Outro desembargador ouvido pela reportagem, Laerte Nordi, 68, disse que vai colocar a questão em debate no Órgão Especial do TJ. Ele criticou a juíza pela acidez das críticas, mas não adiantou se pretende processá-la. "É uma pena, porque sou da geração em que se podia até divergir das posições, mas sempre se tinha muito respeito por elas. Ela precisará explicar essas palavras [da entrevista à Folha]. Pretendo ao menos suscitar a questão no Órgão Especial."

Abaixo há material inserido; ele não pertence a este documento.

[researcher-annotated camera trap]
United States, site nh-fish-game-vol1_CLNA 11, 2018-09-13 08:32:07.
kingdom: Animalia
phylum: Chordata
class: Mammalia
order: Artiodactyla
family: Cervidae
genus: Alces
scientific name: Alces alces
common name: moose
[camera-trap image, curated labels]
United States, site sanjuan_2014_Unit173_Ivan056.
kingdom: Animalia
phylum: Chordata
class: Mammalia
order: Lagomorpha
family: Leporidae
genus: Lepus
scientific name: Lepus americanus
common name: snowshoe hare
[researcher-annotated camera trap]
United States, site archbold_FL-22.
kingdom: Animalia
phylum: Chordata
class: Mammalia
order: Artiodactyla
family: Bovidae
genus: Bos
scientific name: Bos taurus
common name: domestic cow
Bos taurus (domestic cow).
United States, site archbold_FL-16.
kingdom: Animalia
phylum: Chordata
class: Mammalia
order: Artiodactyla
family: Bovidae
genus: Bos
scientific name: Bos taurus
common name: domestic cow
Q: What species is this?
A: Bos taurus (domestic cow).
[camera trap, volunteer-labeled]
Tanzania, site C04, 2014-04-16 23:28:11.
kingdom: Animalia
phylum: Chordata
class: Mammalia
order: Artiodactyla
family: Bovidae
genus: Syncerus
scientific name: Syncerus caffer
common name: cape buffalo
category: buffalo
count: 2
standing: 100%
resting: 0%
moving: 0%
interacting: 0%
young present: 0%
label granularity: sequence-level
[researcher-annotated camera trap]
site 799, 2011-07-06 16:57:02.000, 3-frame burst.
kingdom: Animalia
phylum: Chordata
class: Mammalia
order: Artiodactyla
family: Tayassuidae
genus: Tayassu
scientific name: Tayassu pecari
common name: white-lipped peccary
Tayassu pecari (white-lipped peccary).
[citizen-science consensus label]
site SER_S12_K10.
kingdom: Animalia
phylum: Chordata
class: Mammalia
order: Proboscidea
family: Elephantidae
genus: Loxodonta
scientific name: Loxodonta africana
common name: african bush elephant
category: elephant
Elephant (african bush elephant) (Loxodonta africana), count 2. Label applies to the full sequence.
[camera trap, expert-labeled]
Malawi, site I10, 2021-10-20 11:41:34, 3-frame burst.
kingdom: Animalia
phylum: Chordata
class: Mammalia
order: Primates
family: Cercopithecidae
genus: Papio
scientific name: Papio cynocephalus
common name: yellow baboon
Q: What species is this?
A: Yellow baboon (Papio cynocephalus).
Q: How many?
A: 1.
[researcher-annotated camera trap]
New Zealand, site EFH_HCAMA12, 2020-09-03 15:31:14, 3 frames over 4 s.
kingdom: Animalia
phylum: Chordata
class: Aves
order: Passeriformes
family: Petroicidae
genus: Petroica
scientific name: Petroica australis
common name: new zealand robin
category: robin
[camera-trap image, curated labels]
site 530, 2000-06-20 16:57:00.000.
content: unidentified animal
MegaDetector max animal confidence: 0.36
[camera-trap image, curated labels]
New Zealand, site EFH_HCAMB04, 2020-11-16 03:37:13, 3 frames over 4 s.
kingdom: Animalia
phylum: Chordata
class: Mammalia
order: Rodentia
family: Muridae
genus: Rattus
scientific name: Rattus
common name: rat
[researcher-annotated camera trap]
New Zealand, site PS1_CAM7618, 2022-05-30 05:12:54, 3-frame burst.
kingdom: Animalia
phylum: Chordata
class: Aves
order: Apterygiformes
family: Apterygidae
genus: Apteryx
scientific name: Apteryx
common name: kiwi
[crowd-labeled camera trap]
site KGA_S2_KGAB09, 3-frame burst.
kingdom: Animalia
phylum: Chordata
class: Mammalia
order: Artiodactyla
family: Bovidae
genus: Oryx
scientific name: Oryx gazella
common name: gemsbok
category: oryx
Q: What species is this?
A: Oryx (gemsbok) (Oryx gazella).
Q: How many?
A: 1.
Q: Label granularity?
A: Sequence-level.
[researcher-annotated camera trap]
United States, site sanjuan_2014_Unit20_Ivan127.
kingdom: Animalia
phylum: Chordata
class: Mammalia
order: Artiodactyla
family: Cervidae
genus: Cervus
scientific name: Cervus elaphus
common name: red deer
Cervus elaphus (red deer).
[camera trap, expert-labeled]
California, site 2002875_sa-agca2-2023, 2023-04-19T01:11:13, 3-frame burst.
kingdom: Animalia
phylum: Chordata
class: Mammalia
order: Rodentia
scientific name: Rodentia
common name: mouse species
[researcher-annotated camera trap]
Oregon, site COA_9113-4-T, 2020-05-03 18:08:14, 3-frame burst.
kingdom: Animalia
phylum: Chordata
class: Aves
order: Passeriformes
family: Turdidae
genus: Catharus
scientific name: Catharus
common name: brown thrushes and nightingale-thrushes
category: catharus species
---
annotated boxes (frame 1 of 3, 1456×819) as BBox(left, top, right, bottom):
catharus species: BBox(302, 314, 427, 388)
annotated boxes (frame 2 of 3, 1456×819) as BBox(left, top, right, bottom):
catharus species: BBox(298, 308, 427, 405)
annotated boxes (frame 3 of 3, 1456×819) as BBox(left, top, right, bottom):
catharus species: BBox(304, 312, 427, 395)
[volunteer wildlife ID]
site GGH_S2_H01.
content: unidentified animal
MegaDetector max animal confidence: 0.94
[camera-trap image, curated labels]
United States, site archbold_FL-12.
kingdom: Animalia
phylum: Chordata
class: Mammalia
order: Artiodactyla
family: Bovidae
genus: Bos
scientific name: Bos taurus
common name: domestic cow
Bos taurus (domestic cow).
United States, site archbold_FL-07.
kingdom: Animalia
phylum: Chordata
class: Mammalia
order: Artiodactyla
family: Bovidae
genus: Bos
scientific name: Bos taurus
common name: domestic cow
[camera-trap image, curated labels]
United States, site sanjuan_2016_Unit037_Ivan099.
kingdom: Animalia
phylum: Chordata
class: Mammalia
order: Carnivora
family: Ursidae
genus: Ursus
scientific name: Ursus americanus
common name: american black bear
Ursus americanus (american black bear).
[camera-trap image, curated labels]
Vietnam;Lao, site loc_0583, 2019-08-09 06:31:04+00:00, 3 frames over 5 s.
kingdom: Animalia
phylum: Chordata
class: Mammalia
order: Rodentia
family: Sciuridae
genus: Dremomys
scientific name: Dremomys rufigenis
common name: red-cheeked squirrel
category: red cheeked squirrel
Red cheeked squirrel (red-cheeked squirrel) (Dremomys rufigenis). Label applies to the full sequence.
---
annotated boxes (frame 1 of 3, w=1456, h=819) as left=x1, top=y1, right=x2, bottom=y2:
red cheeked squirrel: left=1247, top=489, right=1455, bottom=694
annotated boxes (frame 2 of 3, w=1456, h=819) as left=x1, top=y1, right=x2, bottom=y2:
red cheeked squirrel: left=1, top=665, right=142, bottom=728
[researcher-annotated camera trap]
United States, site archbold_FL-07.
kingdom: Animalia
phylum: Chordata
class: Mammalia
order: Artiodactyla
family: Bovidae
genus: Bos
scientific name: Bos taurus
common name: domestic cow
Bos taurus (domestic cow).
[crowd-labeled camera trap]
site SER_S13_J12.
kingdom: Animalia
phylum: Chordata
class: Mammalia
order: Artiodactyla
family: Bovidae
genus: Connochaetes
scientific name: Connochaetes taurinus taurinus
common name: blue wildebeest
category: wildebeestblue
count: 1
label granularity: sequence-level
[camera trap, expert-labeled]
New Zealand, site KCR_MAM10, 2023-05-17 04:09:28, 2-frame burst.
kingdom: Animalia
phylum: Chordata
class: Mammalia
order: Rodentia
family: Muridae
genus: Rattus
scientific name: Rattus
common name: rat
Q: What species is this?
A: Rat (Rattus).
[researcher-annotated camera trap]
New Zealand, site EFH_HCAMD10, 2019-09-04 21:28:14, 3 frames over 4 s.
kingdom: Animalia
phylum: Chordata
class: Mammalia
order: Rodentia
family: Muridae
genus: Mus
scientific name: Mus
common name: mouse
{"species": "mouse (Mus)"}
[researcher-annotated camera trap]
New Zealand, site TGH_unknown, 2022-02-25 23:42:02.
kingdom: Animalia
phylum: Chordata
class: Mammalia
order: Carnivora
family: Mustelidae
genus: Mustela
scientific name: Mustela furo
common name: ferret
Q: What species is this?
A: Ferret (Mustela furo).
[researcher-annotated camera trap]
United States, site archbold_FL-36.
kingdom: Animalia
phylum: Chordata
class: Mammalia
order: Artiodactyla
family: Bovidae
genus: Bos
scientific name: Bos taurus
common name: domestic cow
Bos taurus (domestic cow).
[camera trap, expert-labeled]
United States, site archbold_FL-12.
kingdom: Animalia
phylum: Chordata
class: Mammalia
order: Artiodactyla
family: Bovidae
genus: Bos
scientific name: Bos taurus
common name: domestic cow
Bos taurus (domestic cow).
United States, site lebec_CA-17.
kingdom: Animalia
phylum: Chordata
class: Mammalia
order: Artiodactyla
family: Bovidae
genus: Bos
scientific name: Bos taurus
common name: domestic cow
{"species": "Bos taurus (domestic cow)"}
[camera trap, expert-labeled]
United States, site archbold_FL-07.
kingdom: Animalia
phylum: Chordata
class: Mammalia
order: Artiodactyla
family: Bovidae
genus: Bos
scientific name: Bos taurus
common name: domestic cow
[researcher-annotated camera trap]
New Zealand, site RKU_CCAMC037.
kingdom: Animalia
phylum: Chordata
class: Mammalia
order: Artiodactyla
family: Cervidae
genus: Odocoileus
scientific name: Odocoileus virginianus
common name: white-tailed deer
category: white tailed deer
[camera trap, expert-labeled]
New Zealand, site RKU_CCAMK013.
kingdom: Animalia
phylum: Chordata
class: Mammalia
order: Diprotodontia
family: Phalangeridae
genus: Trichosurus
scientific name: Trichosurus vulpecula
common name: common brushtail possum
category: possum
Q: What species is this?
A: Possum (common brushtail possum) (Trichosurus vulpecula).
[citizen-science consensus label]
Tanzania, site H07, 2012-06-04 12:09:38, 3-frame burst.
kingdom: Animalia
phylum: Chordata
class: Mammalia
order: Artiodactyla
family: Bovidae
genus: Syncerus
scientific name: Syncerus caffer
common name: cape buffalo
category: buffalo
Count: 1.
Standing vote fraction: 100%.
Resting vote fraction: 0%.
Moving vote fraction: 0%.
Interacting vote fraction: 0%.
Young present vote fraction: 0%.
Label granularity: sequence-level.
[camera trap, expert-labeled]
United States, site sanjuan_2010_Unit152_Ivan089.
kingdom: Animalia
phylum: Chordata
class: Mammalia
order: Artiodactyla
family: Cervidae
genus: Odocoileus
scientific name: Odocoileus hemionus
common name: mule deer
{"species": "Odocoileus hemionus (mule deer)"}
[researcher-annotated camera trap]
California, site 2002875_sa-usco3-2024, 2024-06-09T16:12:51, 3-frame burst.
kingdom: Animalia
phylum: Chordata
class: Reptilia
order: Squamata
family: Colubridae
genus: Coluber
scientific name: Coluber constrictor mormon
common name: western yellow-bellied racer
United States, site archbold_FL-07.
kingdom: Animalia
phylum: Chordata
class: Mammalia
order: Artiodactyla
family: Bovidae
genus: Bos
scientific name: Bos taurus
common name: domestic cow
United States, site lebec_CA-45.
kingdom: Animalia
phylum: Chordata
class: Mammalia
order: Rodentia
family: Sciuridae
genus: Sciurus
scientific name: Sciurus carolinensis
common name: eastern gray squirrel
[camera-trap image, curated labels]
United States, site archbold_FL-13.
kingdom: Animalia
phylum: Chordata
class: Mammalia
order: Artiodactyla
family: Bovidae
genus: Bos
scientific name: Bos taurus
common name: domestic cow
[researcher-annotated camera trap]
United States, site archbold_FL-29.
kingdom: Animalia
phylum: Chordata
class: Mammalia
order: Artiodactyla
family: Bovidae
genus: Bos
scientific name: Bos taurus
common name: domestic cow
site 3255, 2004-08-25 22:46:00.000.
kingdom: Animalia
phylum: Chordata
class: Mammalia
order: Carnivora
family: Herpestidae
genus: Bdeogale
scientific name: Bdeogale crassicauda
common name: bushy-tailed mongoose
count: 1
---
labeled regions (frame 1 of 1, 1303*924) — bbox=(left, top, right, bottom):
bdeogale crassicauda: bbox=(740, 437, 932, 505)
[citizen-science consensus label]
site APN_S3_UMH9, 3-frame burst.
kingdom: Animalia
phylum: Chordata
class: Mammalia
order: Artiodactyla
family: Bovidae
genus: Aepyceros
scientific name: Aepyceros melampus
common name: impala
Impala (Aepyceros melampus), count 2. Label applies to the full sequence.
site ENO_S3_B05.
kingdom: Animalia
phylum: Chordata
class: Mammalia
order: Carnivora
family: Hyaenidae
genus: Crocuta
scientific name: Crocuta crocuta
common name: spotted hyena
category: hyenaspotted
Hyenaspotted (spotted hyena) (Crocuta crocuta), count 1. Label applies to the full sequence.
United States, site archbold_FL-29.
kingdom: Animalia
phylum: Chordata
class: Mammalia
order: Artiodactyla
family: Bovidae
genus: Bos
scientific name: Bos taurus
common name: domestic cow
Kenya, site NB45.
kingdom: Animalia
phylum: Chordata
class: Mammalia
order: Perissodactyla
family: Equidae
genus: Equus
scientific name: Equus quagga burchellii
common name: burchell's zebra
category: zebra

Os dois desembargados disseram que a decisão de absolver Ubiratan foi técnica. Camilo chegou a dizer que o TJ foi "corajoso" ao contrariar a opinião pública. "Era muito mais fácil deixar condenar [o coronel], mas tivemos a coragem de julgar tecnicamente", disse. De acordo com ele, Maria Cristina Cotrofe Biasi, em 2001, errou ao perguntar se houve excesso na ação da PM na Casa de Detenção, após os jurados terem votado que a entrada no Carandiru ocorrera no "estrito cumprimento do dever". O desembargador Laerte Nordi não quis comentar a decisão da juíza.

Equívoco
Já o desembargador Roberto Vallim Bellocchi, 65, um dos dois juízes que votou pela manutenção da pena de 632 anos, disse ontem que houve um "equívoco técnico" no julgamento do TJ.
Na opinião de Bellocchi, a juíza Maria Cristina Cotrofe Biasi, 50, que presidiu o júri em 2001, agiu corretamente elaborando o quesito sobre o excesso.
"É um dever dela, o artigo 23 do Código Penal prevê a análise do excesso. Me pareceu um equívoco dos meus colegas interpretarem o que os jurados queriam afirmar. Se acharam que era contraditório, deveriam anular o julgamento", afirmou Bellocchi.
O desembargador criticou a reinterpretação da votação dos jurados. "Reinterpretar para dar uma decisão que o jurado não queria, com todo respeito, eu acho que passou além da atividade de julgamento do recurso. Infelizmente, os que morreram não podem fazer mais nada."